When Less is Not Better

January 24, 2017 § 1 Comment

You know those annoying R81 linking continuance orders? The ones that you have to have entered on the return day and every successive continuance day to preserve your process? (R81(d)(5)).

This is what many of them look like to me:

The hearing on this matter is continued to the 8th day of February, 2017, at 9:00, a.m.

I think it should say in addition that the defendant (respondent) was called three times at the designated time, and he did not appear. Why? Because he could come up later and claim he was there all along and no one called out to let him know his case was up to be heard. The only record of what happened is the court’s order (unless you are in one of those rare districts where the docket call is on the record).

What about determination of heirship judgments? If you need to continue, and you simply recite that the matter is continued, a person claiming heirship can later pop up and claim that he or she was there and no one called him into the courtroom. Oops. No record to contradict it.

Often in chancery the only record you will have of what transpired is the order or judgment you present to the court. You should want it to be airtight, so you should include all the fact-finding and procedural recitations that the proceedings support. For instance:

  • In an uncontested divorce with a custody claim. Put on proof of Albright factors and address them in your judgment.
  • In an uncontested divorce with some property and alimony claims, put on proof of Ferguson and Armstrong factors, and add findings to your judgment.
  • The proof you present of those factors does not have to be elaborate. It just needs to be enough to justify the court’s signing off on the judgment you present.
  • In a case where the defendant appeared on a previous date or two and agreed to continuance(s), recite that history in your order or judgment.
  • If you published process, recite when, where, and how often published, and that no responsive pleading or other response was made.

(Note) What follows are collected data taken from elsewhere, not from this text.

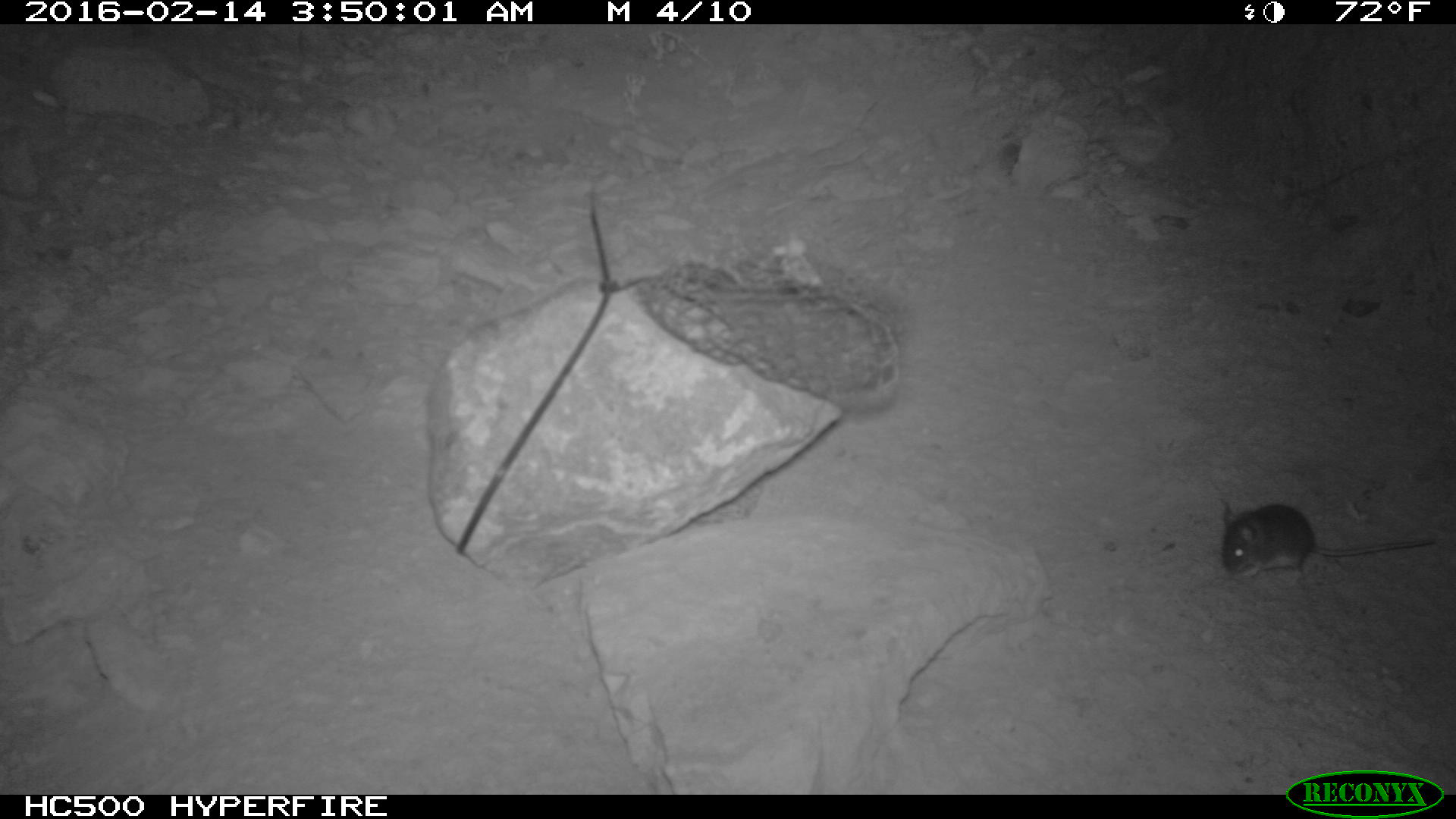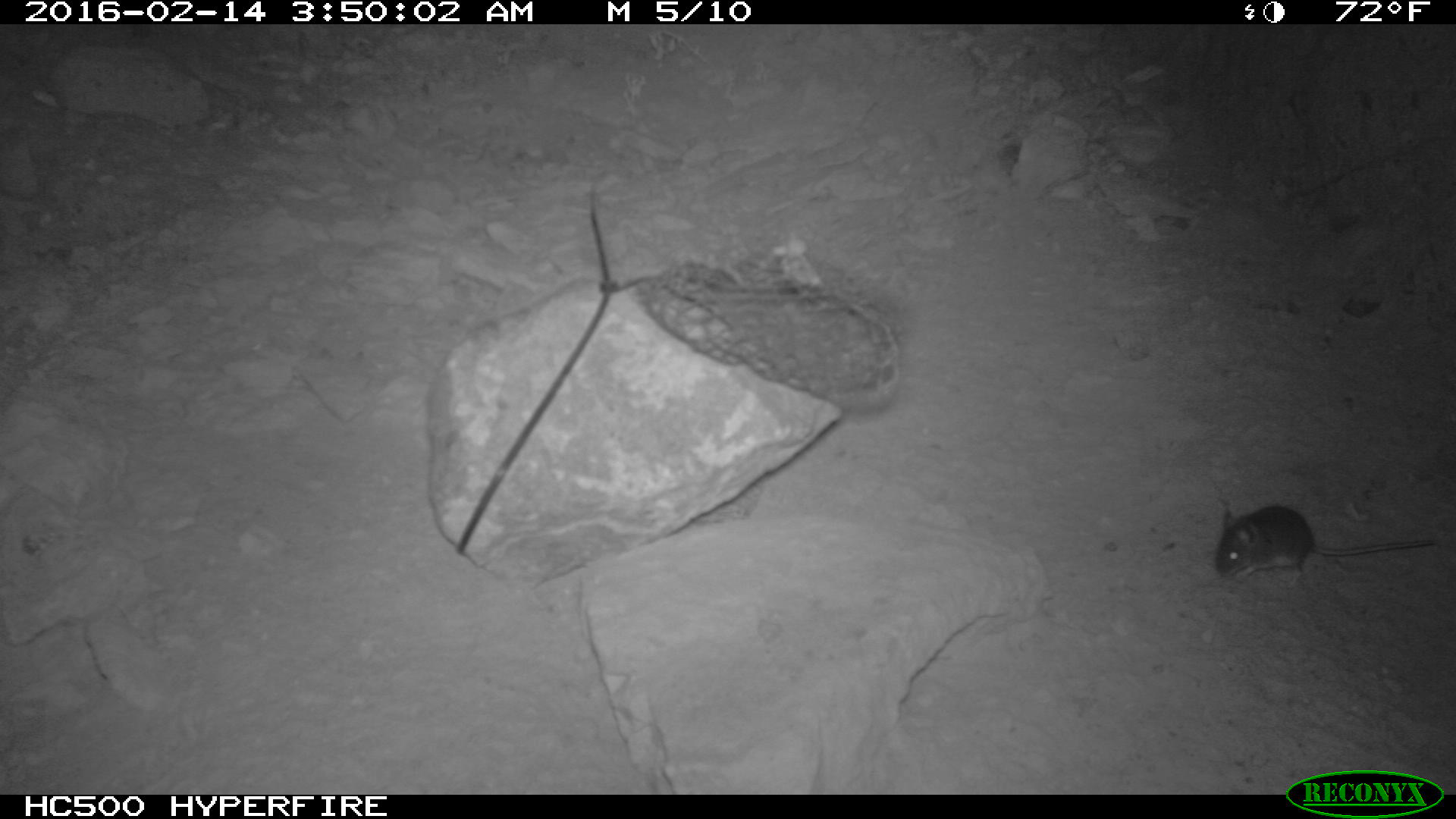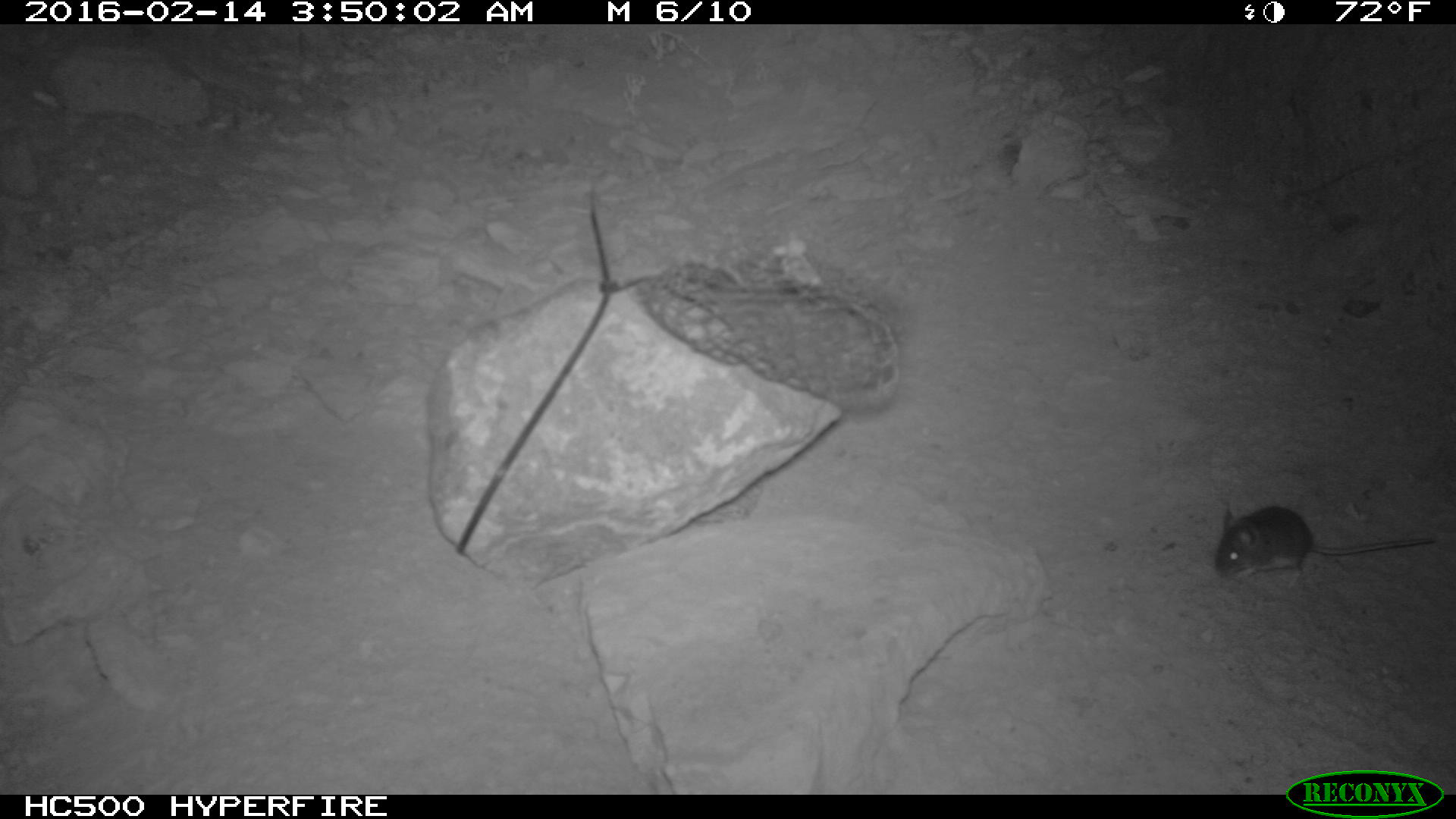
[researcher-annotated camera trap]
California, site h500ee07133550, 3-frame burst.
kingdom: Animalia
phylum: Chordata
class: Mammalia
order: Rodentia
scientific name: Rodentia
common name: rodent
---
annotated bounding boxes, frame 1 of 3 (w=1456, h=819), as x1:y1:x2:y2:
rodent: 1219:500:1436:584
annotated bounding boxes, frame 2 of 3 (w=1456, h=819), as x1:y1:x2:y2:
rodent: 1214:504:1433:588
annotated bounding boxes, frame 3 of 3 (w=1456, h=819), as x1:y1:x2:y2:
rodent: 1216:505:1437:582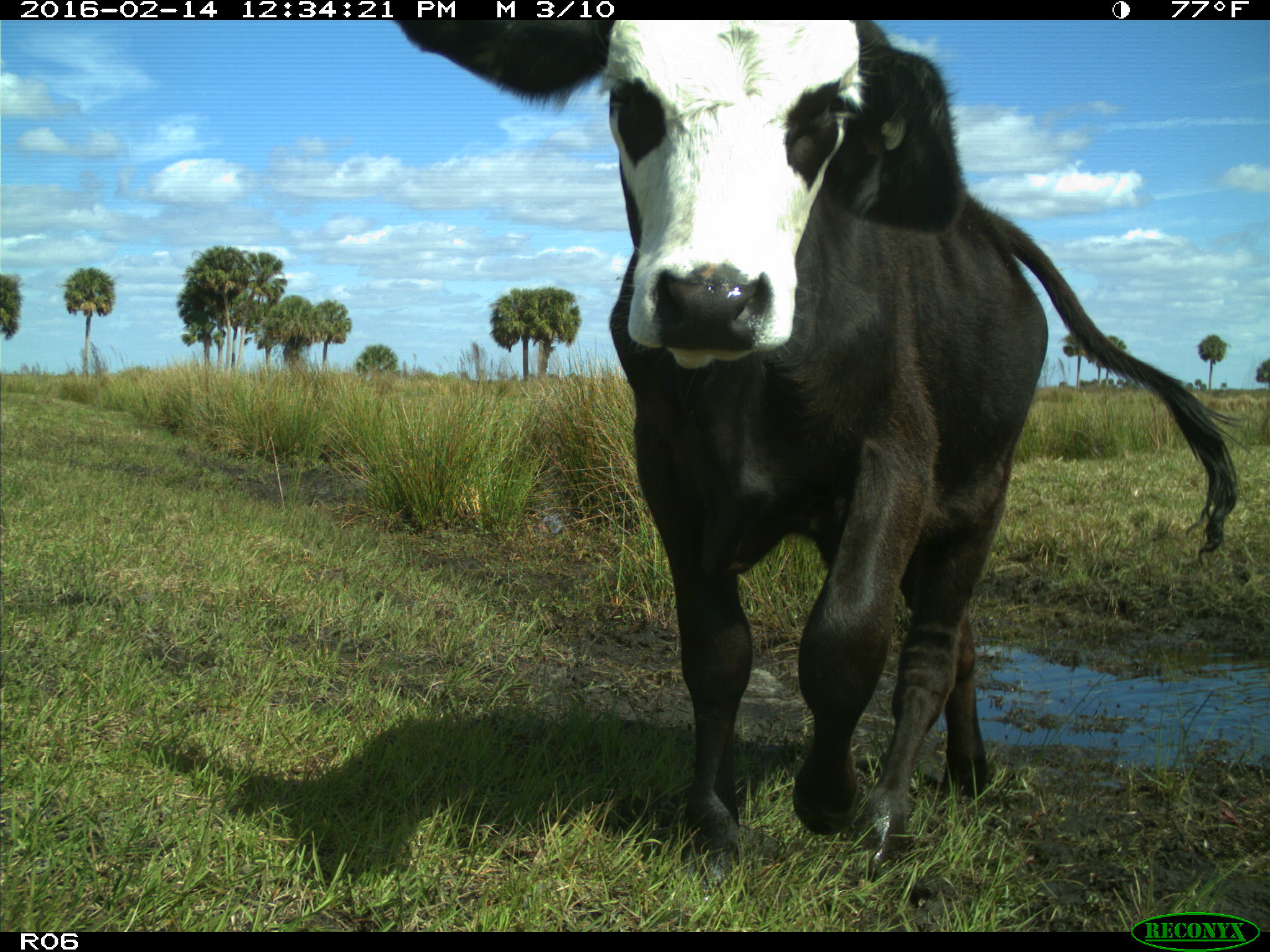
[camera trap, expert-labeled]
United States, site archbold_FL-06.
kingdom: Animalia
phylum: Chordata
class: Mammalia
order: Artiodactyla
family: Bovidae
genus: Bos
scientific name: Bos taurus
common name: domestic cow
Bos taurus (domestic cow).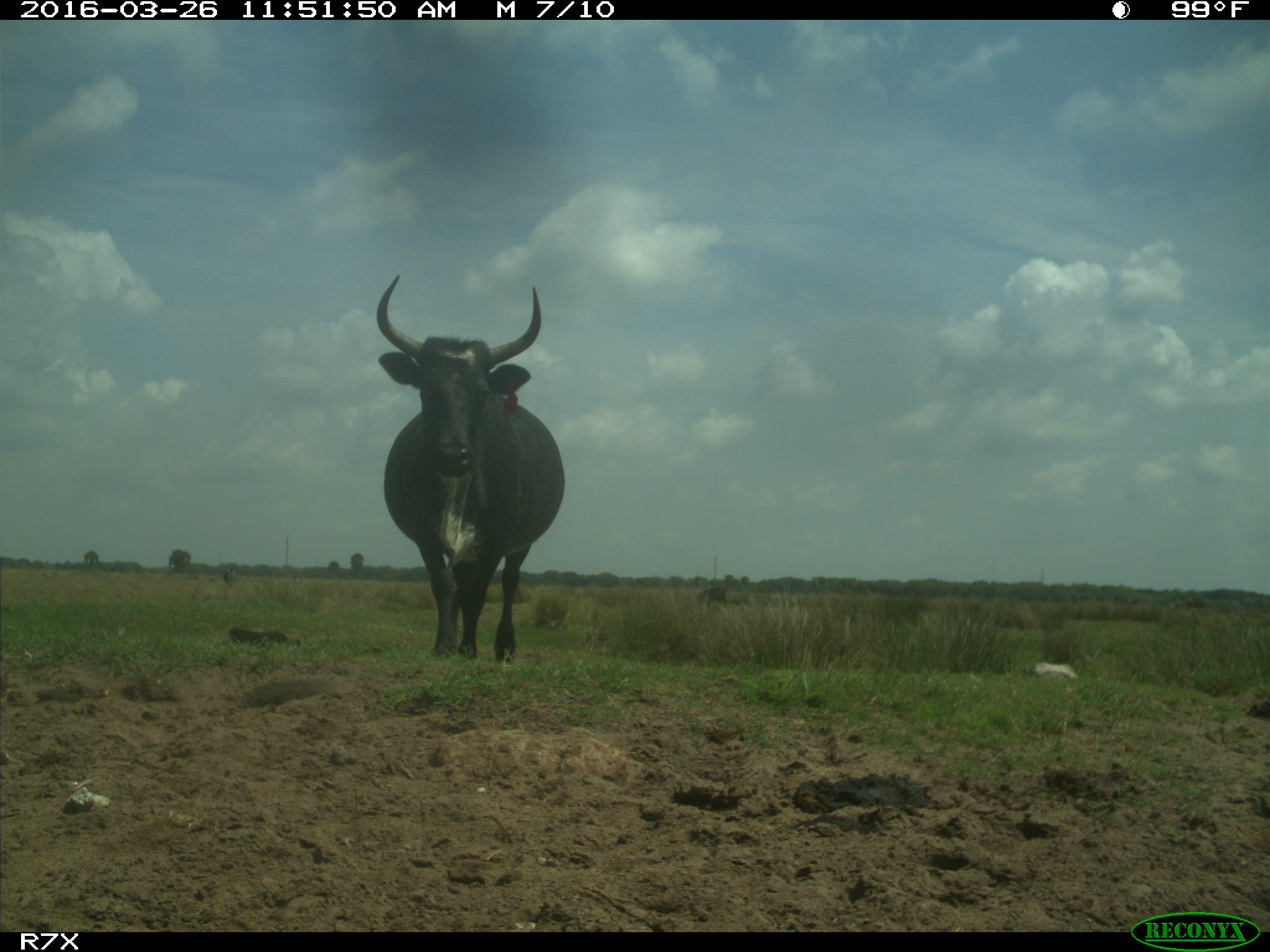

The more detail you add, the more successful you will be later when the other party wakes up, realizes he has missed the train, and gets a lawyer to try to rescue him by filing a R59 or 60 motion. Just remember that whatever you recite in your order or judgment has to reflect what really transpired. You won’t get a chancellor to sign off on Albright findings when you never asked your witness the first question about them.

§ One Response to When Less is Not Better

  • Pieter T says:

    It seems many of us know this, but sometimes fail to document the record properly. Usually when counsel from another state asks why the Mississippi bar examination still has state law essays, I respond: chancery practice.

    Thanks for reminding us of the fundamentals. Sounds like another checklist is in order.